Embora, em princípio, os pacientes com COVID-19 possam ser tratados com inibidores da ferroptose especificamente para proteger as células do nó sinoatrial, medicamentos antivirais que bloqueiam os efeitos da infecção em todos os tipos de células seriam preferíveis, disseram os pesquisadores. Os pesquisadores planejam continuar usando seus modelos celulares e animais para investigar os danos do nó sinoatrial no COVID-19.
“Existem outras síndromes de arritmia sinoatrial em humanos que poderíamos modelar com nossa plataforma”, disse o Dr. Todd Evans, outro co-autor do estudo, Peter I. Pressman professor de cirurgia e reitor associado de pesquisa da Weill Cornell Medicine. “E embora os médicos agora possam usar um marcapasso eletrônico artificial para substituir a função de um nó sinoatrial danificado, existe o potencial aqui de usar células sinoatriais como as que desenvolvemos como uma terapia alternativa de marcapasso baseada em células”.

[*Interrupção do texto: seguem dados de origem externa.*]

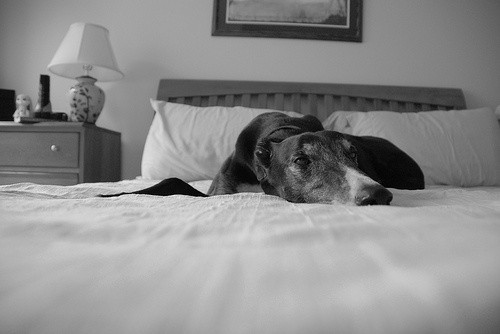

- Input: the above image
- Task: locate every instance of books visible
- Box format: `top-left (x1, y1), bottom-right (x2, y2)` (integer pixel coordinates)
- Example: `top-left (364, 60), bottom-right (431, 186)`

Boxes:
top-left (18, 116), bottom-right (53, 122)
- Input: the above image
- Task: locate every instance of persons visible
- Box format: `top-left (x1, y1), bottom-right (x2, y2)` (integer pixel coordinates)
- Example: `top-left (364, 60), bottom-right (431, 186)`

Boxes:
top-left (13, 95), bottom-right (31, 122)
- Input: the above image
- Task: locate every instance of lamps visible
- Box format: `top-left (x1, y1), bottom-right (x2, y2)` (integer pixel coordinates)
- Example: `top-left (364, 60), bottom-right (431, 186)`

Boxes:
top-left (46, 20), bottom-right (123, 126)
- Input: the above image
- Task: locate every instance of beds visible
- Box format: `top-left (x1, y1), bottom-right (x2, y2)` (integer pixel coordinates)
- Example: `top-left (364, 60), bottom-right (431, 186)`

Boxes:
top-left (0, 76), bottom-right (500, 334)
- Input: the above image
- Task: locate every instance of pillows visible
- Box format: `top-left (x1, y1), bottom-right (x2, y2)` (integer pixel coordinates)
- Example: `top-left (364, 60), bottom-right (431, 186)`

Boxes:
top-left (320, 106), bottom-right (500, 189)
top-left (139, 96), bottom-right (307, 184)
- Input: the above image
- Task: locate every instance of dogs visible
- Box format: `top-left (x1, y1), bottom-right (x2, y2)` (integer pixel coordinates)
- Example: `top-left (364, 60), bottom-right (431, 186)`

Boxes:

Consultado pela Infobae, o cardiologista Mario Boskis, da Sociedade Argentina de Cardiologia, comentou: “O novo estudo realizado nos Estados Unidos nos ajuda a entender um pouco mais a capacidade do coronavírus de gerar arritmias. Ao infectar o nó sinusal, o centro “gerador” do nosso ritmo cardíaco, o coronavírus pode ser responsável por induzir danos significativos à sua arquitetura celular. Isso resulta em uma diminuição da frequência cardíaca ou bradicardia.”
Em relação aos possíveis tratamentos, o Dr. Boskis disse: “Se a arritmia for muito grave, o tratamento é a implantação de um marcapasso cardíaco. O uso de drogas como deferoxamina ou imatinibe demonstrou neste estudo em culturas celulares que elas poderiam ter um efeito protetor sobre o nó sino-atrial, mas ainda não foi demonstrado se esse efeito é verdadeiro nos pacientes. Por enquanto, atenção deve ser dada em pacientes com Covid, à geração de arritmias que podem ser potencialmente malignas, por exemplo, em casos que desencadeiam miocardite inflamatória”.